At first, one might wonder why justification and sanctification necessarily have to be discussed together at all, in regards to ethics. After all, some theologies see virtually no distinction between the two, and others see them as virtually unrelated—so that justification is simply what God did for you (past tense) at your conversion, but the rest of the Christian life is sanctification, and that is up to you. Well, for one thing, the primary concern of churches that grew out of the Reformation, namely Lutherans, Reformed, and other Protestants—is to maintain divine monergism in salvation, so that it is by grace and not by works that we are saved. But on the other hand, there is the concern that grace does not become a license either for sin or for inaction. Good works too are demanded of the Christian; so how is the ethical life maintained without jeopardizing the Gospel of free grace in Christ Jesus? Köberle begins his answer with this premise in mind: that the antithesis of sanctification as divine gift and at the same time the result of obedient choice must be maintained in Christian ethics, so that man is denied all credit but never relieved of his full responsibility.

The first problem, that man must be denied all credit, is rooted in our sinful human nature and its desire to build its own ways to heaven. These “quests for holiness” are described by Köberle as the universal desire of mankind to attain “communion with God [through] the fulfillment of ethical duties.” Laboring under the bondage of sin, we do not realize that all our best efforts are as filthy rags in God’s sight (Is. 64:6). Therefore, from this rotten root of sinful human thinking grows up a false understanding of Jesus Christ and His role in human salvation. As was discussed in class, Jesus becomes “man’s way to God” or a new law-giver through whom ethical precepts are given whereby we may attain to the “sphere of divinity. But as Köberle points out: if this is all that Christ is, then other religious systems have equally admirable ethics to offer. It is precisely for this reason that the distinction between justification and sanctification must always be maintained—so that sanctification does not get used as an ethical means to the end of justification before God—rather, that they remain distinct yet always together, so that the justified life is never viewed as free from ethical demands or import.

Retaining the distinction between justification and sanctification honors Christ’s atoning work as essential and irreplaceable with our own morality, which can never serve as a “bargaining chip” with God, to offset our sins. If works have no role in our justification, and it is solely by faith in Christ alone, then the all-sufficiency of Christ’s merit is acknowledged. Otherwise ethical impulses apart from justification by faith in Christ can become yet another “quest for holiness” apart from God.

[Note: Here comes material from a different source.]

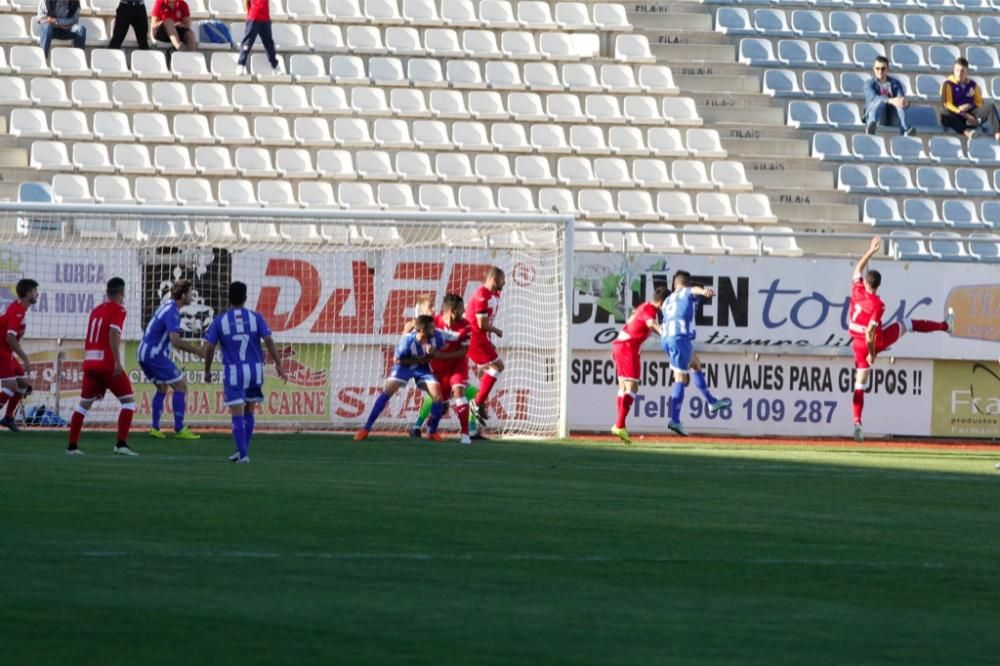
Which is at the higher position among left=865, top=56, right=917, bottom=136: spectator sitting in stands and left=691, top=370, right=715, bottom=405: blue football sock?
left=865, top=56, right=917, bottom=136: spectator sitting in stands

Sanctification is easily perverted into self-justification. The Gospel brings an end to all such pretensions and the Word of God shows our inability to help ourselves. This is a critical step, however, for it is by forsaking our own righteousness and clinging to the alien righteousness of Christ by faith alone that we find the most liberating basis for ethics. For justification by faith alone sets the Christian free from worrying about the “God question” so that our good works can be spent in attending to our neighbor.

Yet justification and sanctification are simultaneous realities for the Christian—saving faith always receives both justification and sanctification. Justifying faith “includes the certainty and reality of renewal, that is, it confesses the reality and living activity of the Holy Ghost in the world.” The reality of the Holy Spirit at work in us through the regenerating waters of baptism, and the work of the Gospel as Christ lives in us provides the “energy of moral action”. So here we see how Köberle’s premise carries into sanctification, that even here it is God’s work, and not human work that drives us to ethical action. Without complete and serious recognition of the Holy Spirit at work, the only recourse to bring about ethical behavior on the part of the Christian is through “legal prescriptions and the enforced effort to fulfill such regulations.” But such is not pleasing to God; as whatever does not proceed from faith is sin (Rom. 14:23). But, the flip side of this is the second aspect of Köberle’s premise: that sanctification must be maintained as the result of human obedience so that man is never relieved of his full responsibility to the Law.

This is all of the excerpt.